- Exercise brief -
Return each of the entries below precisely, with no pictures in the result.

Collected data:
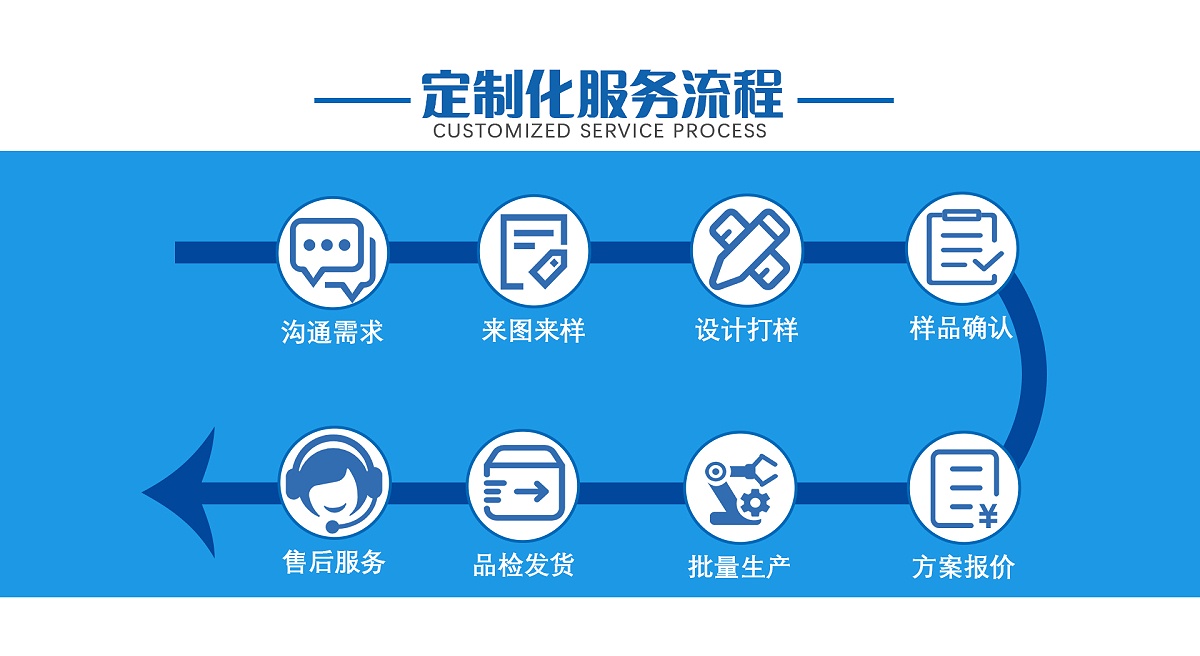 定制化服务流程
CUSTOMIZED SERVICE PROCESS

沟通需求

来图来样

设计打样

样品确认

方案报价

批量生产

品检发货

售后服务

- Exercise solution -
 定制化服务流程
CUSTOMIZED SERVICE PROCESS

沟通需求

来图来样

设计打样

样品确认

方案报价

批量生产

品检发货

售后服务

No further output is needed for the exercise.